[QUESTIONS À TRAITER]:
1. D'après l'extrait sur la mondialisation, à quelle date la Chine a-t-elle adhéré à l'Organisation Mondiale du Commerce ?
2. Reproduisez à l'identique le passage de l'extrait sur la mondialisation qui commence aux mots « Cela s’est traduit » et s'achève après les mots « d’aucun avantage particulier. ».

[EXTRAIT À LIRE]:
---

La globalisation s’est accentuée et s’est accélérée avec des évènements politiques comme la chute du mur de Berlin en novembre 1989 et l’adhésion de la Chine à l’Organisation Mondiale du Commerce en décembre 2001. L’économie globale, n’étant plus morcelée par des contraintes politiques, la mondialisation pouvait prendre son essor.
Une économie mondiale qui se spécialise davantage
Ce nouveau cadre de l’économie a permis la mise en œuvre d’une nouvelle distribution des rôles. Chaque pays a eu la possibilité de développer son activité en fonction de l’efficacité relative de ses facteurs de production. L’application de cette approche ricardienne s’est traduite par un déplacement de l’activité industrielle vers les pays à bas coûts salariaux, les pays développés conservant les services.
Ce développement a eu pour conséquence de permettre aux pays émergents de progresser rapidement. Le poids des pays émergents, dans la définition du FMI et en parité de pouvoir d’achat, est désormais bien supérieur à celui des pays développés ce n’est pas encore le cas en dollar).
Une conséquence majeure et heureuse de cette globalisation est la baisse du taux de pauvreté dans le monde.
L’autre conséquence est que la discrimination entre les facteurs de production s’est accentuée.
Le travail, peu mobile par définition, devenait facilement imposable alors que le capital, plus volatil, pouvait éventuellement échapper à l’impôt. La concurrence fiscale était née à l’échelle internationale.
Elle s’est traduite par une course au moins disant fiscal pour les entreprises. Les gouvernements pour encourager les entreprises à rester sur leur territoire ont eu tendance à abaisser le taux d’imposition sur les sociétés. Les entreprises internationales ont bénéficié aussi de la possibilité de localiser leurs profits dans des paradis fiscaux pour éviter un impôt trop lourd. Ce n’était pas forcément exotique puisqu’il y a plusieurs paradis fiscaux au sein de l’Union Européenne.
Les entreprises, surtout celles de grande taille, se sont arrogées la possibilité de payer moins d’impôts sous prétexte de maintenir l’emploi.
Cela s’est traduit par des excès puisque, comme le signalait Joe Biden lors de la présentation de son plan sur les infrastructures, de nombreuses entreprises américaines parmi les plus grandes et les plus rentables ne payaient pas d’impôts.
En outre, cette situation particulière a contribué à accroître les inégalités de revenus au sein des pays développés entre ceux qui pouvaient bénéficier de la fiscalité avantageuse des entreprises et ceux dont le salaire ne bénéficiait d’aucun avantage particulier.
La situation macroéconomique décrite très rapidement suggère que, dans la globalisation qui débute avec les années 1980, les banques centrales se sont saisies du rôle essentiel dans la régulation macroéconomique alors que les entreprises qui se sont fortement internationalisées ont eu, grâce à leur mobilité, l’opportunité de payer moins d’impôts. Les gouvernements étaient locaux mais les banques centrales et les entreprises développaient un réseau international très dense.

---

[DONNÉES À ANALYSER]:
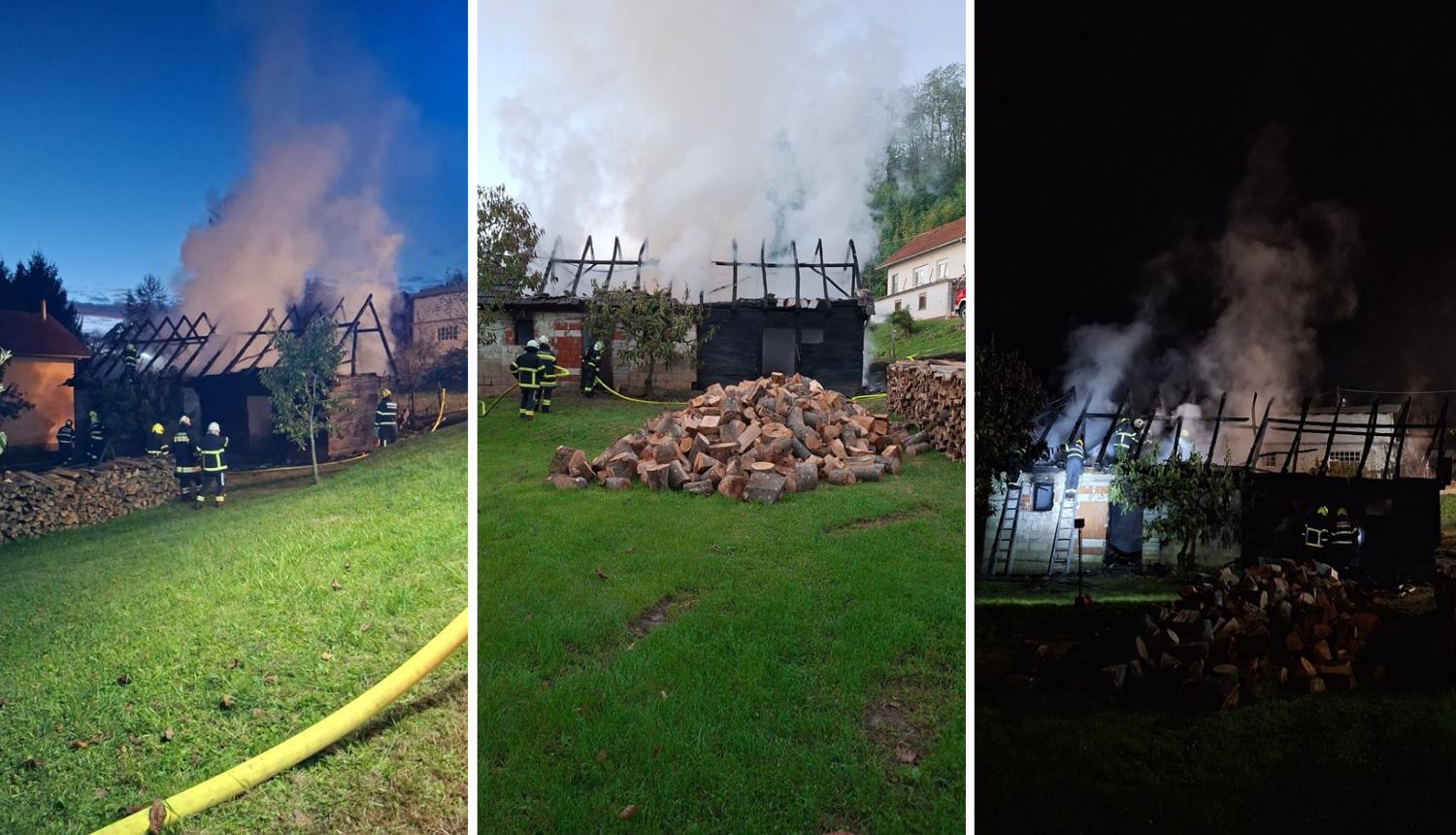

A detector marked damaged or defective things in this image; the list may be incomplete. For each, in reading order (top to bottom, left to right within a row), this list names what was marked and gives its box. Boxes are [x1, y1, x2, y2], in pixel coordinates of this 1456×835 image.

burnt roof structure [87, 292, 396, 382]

---

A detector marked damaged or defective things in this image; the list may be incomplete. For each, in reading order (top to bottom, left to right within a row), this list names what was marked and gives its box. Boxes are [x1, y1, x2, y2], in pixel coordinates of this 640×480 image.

---

[RÉPONSES FOURNIES]:
1. En décembre 2001.

2.
Cela s’est traduit par des excès puisque, comme le signalait Joe Biden lors de la présentation de son plan sur les infrastructures, de nombreuses entreprises américaines parmi les plus grandes et les plus rentables ne payaient pas d’impôts.
En outre, cette situation particulière a contribué à accroître les inégalités de revenus au sein des pays développés entre ceux qui pouvaient bénéficier de la fiscalité avantageuse des entreprises et ceux dont le salaire ne bénéficiait d’aucun avantage particulier.